Worker productivity: Workers who were offered the savings program were on average 4.2 percent more productive. Researchers think this was driven by the program reducing the cost of saving. 

Spending and durable assets: Much of the money saved was spent in the two weeks immediately after the payout, primarily on larger purchases. This was driven by durable purchases related to housing investment. Four months after the end of the program, the value of participants’ durable assets, such as sheets of metal roofing for their houses, increased by 10 percent. These results persisted two years after the initial round of the program (and ten months after the last round), when treatment-group workers were 7.6 percentage points more likely to have metal roofs on their homes. 

Manual deposits: When researchers varied whether deposits were made automatically or manually, they found that the manual deposits scheme resulted in substantially lower savings. This reduction was driven by workers who reported having self-control problems. At the same time, workers who did not report self-control problems contributed just as much with manual deposits (relative to having automatic deposits).

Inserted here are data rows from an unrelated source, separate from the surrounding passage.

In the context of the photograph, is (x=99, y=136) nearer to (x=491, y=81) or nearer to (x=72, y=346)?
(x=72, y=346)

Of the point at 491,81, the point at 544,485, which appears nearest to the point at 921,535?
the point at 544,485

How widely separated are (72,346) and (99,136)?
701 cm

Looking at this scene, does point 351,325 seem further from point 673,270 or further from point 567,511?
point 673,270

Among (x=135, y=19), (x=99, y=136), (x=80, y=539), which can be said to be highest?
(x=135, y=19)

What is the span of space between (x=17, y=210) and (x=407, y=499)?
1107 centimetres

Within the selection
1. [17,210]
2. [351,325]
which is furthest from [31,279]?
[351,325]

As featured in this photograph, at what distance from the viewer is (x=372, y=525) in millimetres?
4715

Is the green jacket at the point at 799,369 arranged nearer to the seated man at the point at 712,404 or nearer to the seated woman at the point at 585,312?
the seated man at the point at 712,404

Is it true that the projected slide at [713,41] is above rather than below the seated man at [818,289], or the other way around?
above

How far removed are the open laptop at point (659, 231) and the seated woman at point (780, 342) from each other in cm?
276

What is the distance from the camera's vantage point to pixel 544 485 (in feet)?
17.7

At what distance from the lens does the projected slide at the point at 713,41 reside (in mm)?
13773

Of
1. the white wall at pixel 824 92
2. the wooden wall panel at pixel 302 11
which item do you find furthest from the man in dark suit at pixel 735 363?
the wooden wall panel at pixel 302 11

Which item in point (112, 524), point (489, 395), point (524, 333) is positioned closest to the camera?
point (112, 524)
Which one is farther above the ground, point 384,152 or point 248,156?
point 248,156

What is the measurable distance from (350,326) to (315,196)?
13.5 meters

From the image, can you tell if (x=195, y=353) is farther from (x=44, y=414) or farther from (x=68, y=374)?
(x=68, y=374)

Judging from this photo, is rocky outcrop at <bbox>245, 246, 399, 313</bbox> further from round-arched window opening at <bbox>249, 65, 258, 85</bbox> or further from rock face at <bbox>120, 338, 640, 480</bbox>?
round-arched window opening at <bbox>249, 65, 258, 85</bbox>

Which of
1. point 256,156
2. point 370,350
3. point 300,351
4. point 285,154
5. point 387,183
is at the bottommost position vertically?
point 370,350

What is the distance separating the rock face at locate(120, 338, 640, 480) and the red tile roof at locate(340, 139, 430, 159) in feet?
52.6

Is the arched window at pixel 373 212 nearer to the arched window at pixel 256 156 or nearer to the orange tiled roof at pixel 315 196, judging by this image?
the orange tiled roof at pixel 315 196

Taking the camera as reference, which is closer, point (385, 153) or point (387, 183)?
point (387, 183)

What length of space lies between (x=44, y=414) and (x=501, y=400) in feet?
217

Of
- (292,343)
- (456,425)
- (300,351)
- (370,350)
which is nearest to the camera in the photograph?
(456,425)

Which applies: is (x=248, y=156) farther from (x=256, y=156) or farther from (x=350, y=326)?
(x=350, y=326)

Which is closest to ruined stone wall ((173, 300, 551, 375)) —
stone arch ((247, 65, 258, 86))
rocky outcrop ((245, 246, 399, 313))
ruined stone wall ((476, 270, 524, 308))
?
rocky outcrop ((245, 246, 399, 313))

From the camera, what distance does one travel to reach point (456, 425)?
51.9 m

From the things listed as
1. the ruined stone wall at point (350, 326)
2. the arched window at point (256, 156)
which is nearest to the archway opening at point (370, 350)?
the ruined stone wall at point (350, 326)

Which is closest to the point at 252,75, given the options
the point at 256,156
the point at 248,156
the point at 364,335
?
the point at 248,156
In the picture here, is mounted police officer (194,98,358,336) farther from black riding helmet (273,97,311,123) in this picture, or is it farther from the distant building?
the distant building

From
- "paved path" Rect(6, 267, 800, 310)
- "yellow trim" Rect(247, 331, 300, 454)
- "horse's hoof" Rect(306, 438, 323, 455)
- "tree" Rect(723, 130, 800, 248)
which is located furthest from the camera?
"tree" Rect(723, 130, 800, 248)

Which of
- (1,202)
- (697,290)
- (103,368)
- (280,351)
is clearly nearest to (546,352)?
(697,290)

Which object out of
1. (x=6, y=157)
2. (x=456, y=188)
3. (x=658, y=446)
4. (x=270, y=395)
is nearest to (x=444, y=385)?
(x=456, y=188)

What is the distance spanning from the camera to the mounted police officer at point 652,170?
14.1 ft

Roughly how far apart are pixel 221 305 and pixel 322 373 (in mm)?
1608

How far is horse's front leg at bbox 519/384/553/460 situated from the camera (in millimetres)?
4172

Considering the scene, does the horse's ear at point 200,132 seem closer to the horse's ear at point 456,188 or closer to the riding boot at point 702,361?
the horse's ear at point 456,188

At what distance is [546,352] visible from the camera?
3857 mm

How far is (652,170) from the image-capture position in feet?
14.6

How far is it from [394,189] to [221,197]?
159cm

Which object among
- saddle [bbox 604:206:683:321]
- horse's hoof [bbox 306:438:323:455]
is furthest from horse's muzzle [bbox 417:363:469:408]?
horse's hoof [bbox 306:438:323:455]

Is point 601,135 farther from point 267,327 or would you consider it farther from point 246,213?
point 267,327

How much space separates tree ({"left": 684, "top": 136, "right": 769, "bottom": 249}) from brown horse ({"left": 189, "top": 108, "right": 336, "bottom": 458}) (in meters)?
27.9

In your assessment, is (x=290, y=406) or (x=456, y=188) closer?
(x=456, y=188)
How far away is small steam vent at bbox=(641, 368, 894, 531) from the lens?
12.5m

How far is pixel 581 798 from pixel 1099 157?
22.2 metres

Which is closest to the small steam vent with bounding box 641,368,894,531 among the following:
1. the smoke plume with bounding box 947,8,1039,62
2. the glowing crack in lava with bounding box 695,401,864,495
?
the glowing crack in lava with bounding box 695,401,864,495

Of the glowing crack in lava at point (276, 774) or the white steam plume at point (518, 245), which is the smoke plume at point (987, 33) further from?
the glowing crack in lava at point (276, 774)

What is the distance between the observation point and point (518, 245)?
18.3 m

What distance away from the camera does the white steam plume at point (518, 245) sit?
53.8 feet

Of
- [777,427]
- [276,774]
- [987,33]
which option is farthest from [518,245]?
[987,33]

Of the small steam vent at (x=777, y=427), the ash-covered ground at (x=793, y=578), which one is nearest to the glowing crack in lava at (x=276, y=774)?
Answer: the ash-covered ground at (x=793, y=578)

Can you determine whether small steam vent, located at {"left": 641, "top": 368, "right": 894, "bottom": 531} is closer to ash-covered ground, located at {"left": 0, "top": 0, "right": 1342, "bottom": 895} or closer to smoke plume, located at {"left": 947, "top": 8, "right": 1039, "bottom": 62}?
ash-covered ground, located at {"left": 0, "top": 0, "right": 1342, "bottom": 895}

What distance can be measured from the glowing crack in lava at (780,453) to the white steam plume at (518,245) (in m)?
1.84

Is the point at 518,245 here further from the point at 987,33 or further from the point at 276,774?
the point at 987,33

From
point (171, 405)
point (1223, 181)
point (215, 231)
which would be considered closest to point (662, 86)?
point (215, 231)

This suggests that those workers valued the scheme for reasons other than self-control, such as having a safe place to store money.

Program design preferences: In the follow-up study that measured preferences for different design features of the savings program, 56 percent of workers who were offered it took up the original version of the program. Fifty-one percent who were offered the version with relaxed restrictions on accessing savings during the programtook it up. Hence the additional commitment of restricting access to the savings in the original program did not strongly influence its popularity. However, only 36 percent took up the version where the savings were paid out in smaller amounts every two weeks. This suggests that the workers valued getting larger payments at once.